Students focused on the main historical event of the moment — the redistricting of Winter Park, cutting Hannibal Square and its black, Republican residents, from the town to the benefit of the Democrats seeking a larger voice in Winter Park’s government.

“I worked over the summer to identify what would be something that could generate a conversation and that we could capture some of the archival sources that we have and weave them across platforms and create a kind of immersive experience,” Chambliss said. “And so it was really important to find a subject that would resonate enough with contemporary audiences, that it would be interesting, but also something rooted in the period.”

The tweets read like any you’d find on the site focused on discussing today’s news, and their points of view read like those of today, too. Unlike the community members of Winter Park in 1893, the students of Rollins 2014 disagree with removing Hannibal Square from the town limits.

“People of Rollins should support Republicans and not get rid of part of the town for political gain,” Anthony Patikowski tweeted.

“Rollins, reject this redistricting on September 23! Kids like you need to stop racism in our country!” Margaret Milford tweeted.

Tweets also focused on Rollins history, tourism, the development the railroad station brought to Winter Park and the former town government being accused of malfeasance. Milford, a freshman, took bringing the past into the present even further, creating memes with photographs from the time period.

On a photo of people enjoying boating on a local lake, picturesque homes in the background, she’s placed the text, “This is a formal affair come to Winter Park.” Chambliss said it’s a great comment on tourism and the role lakes still play in recreation in residents’ lives.

But Chambliss isn’t sure whether Winter Park’s residents of 1893 would love Twitter or not.

“They had their own version of Twitter,” he said.

Many big cities had a morning and evening edition of the paper then, along with the birth of modern media happening – magazines and telegraphed news – so information traveled relatively fast, even then, Chambliss said.

Milford said she appreciates how much more quickly she can get news now, and the dialogue it creates when people can offer their views along with the news instantly.

“I feel like that connects a lot more people,” she said. “I think social media definitely does influence how fast people hear about things.”

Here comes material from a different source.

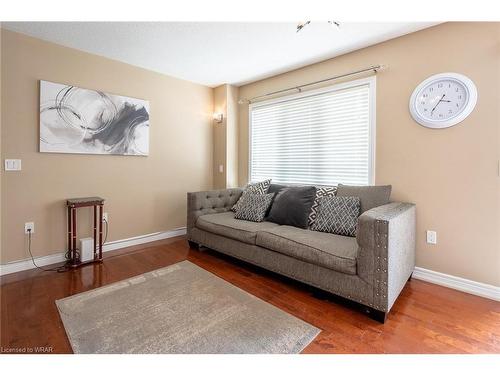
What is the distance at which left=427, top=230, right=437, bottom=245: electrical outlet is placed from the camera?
7.60ft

Chambliss liked that this was a way to share some Winter Park history with a lot of people at once on a very accessible, popular platform. It’s a way to teach the public and his students.

“I think it should be done more, I mean, we’re in the 21st century now, I figure social media should play a role in a history class,” said Austin Meehan, a senior history major. “It combines the past and the present a little bit, and for me as a student it gets me more engaged and more interested in what’s going on.”